__Record set__.
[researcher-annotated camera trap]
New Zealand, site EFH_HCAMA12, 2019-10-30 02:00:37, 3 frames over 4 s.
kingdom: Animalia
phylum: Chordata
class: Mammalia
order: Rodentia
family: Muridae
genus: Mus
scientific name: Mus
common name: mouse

__Action item__. The full listing is to be restated word for word.

__Answer for this exercise__.
[researcher-annotated camera trap]
New Zealand, site EFH_HCAMA12, 2019-10-30 02:00:37, 3 frames over 4 s.
kingdom: Animalia
phylum: Chordata
class: Mammalia
order: Rodentia
family: Muridae
genus: Mus
scientific name: Mus
common name: mouse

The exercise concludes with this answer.